The future of EU privacy regulations on biobanks and iPSC research

A key feature of the banking of human biomaterials for research in the field of regenerative medicine is the collection of associated information and data: technical details regarding cells and tissue samples, personal information about sample donors, and research datasets generated from the use of human bioresources. Balancing the need to protect the privacy of individual donors or research participants with the facilitation of effective research is an ongoing challenge. The new EU General Data Protection Regulation, while aiming to provide better safeguards for individuals’ personal data may also have significant implications for data protection practices of researchers, industry, and biobanks around the globe.

What background and points are discussed?

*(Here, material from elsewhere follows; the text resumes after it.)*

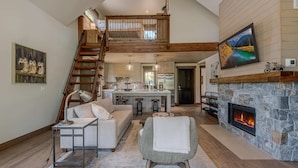 A spacious living area with a high ceiling, a stone fireplace, a kitchen with a central island, and a staircase leading to an upper level. - Cottage on the 10th Tee Beautiful Stay for 7 w/ Hot Tub & Fire Pit (Eureka)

The writers explain some of the requirements of the new GDPR that will affect iPSC research and biobanks. The new rules for explicit and detailed consent will require donors to sign several individual statements for the collection, manipulation, use, storage and distribution of cell samples and personal details. The GDPR requires that organisations that have personal data from EU citizens must follow European law, no matter where the data is stored or used. Also, organisations and researchers using personal data must keep records of who holds the data, how it is processed, what types of data are held, who has been given the data, for how long and how the data has been kept safe. Organisations holding large amounts of personal data or with more than 250 employees will be required to have a ‘Data Protection Officer’ (DPO) to make sure everything is done correctly and to keep records up to date. The new law means that only data that is necessary for the task should be collected and it should only be held for a short time. Transfer of cell samples and data to countries that have not ratified the GDPR is prohibited, unless an exception by a relevant Supervisory Authority is made. This will only happen if a foreign country shows that they have the same standard of rules to protect personal privacy and data.